Having leapfrogged over Windows 7 to 8.1 my hopes of finding support for my HP950C which is a reliable old workhorse which must be 15 years old were not high. The new laptop however found it (USB cable) and downloaded the drivers.

When I re-installed Windows 8.1 however it could not find the driver. If I did not know it was possible I would have given up. There were two problems

1. Downloading drivers over a metered internet connection somehow was blocking - this needed removed

2. Despite unblocking I needed to manually install the driver on a USB port, I then had to update the drivers using the internet connection. Finally the option 
to install the HP950C


Installing drivers for the Samsung ML1210 was more of a problem with Windows finding nothing. Samsung however had a driver despite the fact these printers must be 10 years old?

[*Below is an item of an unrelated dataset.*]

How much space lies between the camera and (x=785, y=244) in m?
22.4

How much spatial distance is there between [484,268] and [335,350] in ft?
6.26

So don't give up, don't automatically buy a new printer and don't call me an Aberdonian.


----------



## VictorBravo (Jan 14, 2014)

Eoghan said:


> and don't call me an Aberdonian



So, then, can we call you a Glasgovian?


----------



## Edward (Jan 14, 2014)

Generally speaking, avoid even number releases from Microsoft. 3.1 good for the time, 95 iffy. 98 good, ME lousy. XP great (particularly by the final service pack), Vista lousy. Windows 7 very good, 8 major problems out of the chute. My recommendation would be to try to downgrade to 7. All the drivers are mature, and the computer will probably work just fine. They'll probably have 8 working right in another service pack or 2.


----------



## Tirian (Jan 15, 2014)

I've given up on any release starting with "Windows" and my Dell has never been better!


----------